Policy considerations militate against a finding of diversity
jurisdiction. Our Court of Appeals has reminded us that
"jurisdiction is not a game." Squibb I, 160 F.3d at 929. As the
Supreme Court has made abundantly clear, "it is one of the
fundamental tenets of our Constitution that only some cases may
be brought in federal court." Id. (citing Healy v. Ratta,
292 U.S. 263, 270, 54 S.Ct. 700 (1934) ("Due regard for the rightful
independence of state governments, which should actuate federal
courts, requires that [federal courts] scrupulously confine their
own jurisdiction to the precise limits which the [diversity]
statute has defined.")). In addition, good judgment counsels
against making "law on jurisdiction that would be undesirable in
the mass of cases. . . . Nobody's interest would be served if . .
. by stretching the law [I] found jurisdiction to exist, only to
have that position ultimately rejected by [the Second Circuit or]

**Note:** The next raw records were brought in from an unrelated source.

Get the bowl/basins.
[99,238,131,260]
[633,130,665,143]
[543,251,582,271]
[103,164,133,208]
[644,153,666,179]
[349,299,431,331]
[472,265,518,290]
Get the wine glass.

the High Court." Squibb I, 160 F.3d at 930. Dismissal for lack
of jurisdiction is more likely to ensure that the parties do not
bounce back and forth from the District Court to the Circuit
Court and back again on both procedural and substantive issues. I
do not dismiss this case casually, however, given the amount of
time and effort already expended by the Court and the parties. I
will therefore explain my reasons for rejecting each of
1. Option One: Dismissal, Realignment and Supplemental
Defendants suggest restructuring the action by dismissing
dispensable named underwriters, realigning Allendale as a
defendant and exercising supplemental jurisdiction over claims
which cannot meet the amount in controversy.